None of the stolen money or checks was shown to have been traced to these defendants. They had no money on their persons when arrested except a negligible amount of small change.
The State's witnesses could easily have been honestly mistaken as to the identity of the men that they saw that Saturday night in Lake City and thought to be Dewey and Osborne Mathis. But not so with the witnesses for the defendants. If they did not see and talk with these young men on that Saturday night in Nashville, as they said they did, they committed downright and willful perjury. If, on the other hand, they told the truth, as their testimony indicates, standing as it does entirely unimpeached, these young men could not have been in Lake City when this robbery was committed, and they were and are innocent of the charge of armed robbery for which they were indicted and convicted. For some reason, not disclosed by the record, the jury unwarrantably disregarded the positive testimony of these twenty or more witnesses from Nashville, fifteen of whom were disinterested and not related to the defendants.

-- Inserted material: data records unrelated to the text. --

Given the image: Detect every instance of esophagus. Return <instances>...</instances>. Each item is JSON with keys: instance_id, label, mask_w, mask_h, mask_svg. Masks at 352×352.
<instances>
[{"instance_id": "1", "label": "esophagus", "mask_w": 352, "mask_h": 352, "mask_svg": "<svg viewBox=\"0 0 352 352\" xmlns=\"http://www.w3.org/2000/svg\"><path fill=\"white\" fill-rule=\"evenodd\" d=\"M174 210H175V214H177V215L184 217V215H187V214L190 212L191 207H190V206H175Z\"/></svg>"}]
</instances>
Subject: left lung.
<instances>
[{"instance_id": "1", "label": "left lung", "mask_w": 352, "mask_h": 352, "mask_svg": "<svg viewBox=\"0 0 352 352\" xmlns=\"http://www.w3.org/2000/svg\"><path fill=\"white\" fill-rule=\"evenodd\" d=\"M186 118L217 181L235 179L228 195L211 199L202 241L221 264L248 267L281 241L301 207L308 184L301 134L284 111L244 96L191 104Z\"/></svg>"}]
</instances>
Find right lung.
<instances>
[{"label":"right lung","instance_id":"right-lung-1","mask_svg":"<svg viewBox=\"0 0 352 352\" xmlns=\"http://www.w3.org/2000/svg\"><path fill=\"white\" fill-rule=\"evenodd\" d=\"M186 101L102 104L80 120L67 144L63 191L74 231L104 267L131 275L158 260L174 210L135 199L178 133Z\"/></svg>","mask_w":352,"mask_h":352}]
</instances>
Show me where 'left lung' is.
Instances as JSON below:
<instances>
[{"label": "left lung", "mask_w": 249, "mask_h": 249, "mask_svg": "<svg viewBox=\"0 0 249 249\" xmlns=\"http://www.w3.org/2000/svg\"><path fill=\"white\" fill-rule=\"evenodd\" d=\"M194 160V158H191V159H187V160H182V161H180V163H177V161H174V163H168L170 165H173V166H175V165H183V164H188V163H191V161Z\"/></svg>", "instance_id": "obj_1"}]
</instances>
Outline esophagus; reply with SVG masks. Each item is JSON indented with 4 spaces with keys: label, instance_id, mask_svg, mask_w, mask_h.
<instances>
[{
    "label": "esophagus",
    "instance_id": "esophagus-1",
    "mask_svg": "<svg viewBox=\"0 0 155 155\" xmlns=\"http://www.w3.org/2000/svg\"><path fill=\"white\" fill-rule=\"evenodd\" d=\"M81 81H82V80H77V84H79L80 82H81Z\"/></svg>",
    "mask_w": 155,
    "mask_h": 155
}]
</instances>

In the light of our previous decisions hereinabove cited, we conclude that the trial court was in error in denying the motion for new trial. That the trial judge himself must have had some doubt of the guilt of these defendants is indicated by the extremely light sentences imposed. Much as we regret to set aside the verdict of a jury on conflicting *239 testimony, the evidence is far from satisfactory as to the identity of the defendants as being the guilty parties, and this case falls within the exception to the general rule above pointed out. So the applicable rules of law and the demands of justice require that the judgment of conviction be, and the same hereby is, reversed and remanded.
Reversed and remanded.
WHITFIELD, C.J., and TERRELL, BUFORD and DAVIS, J.J., concur.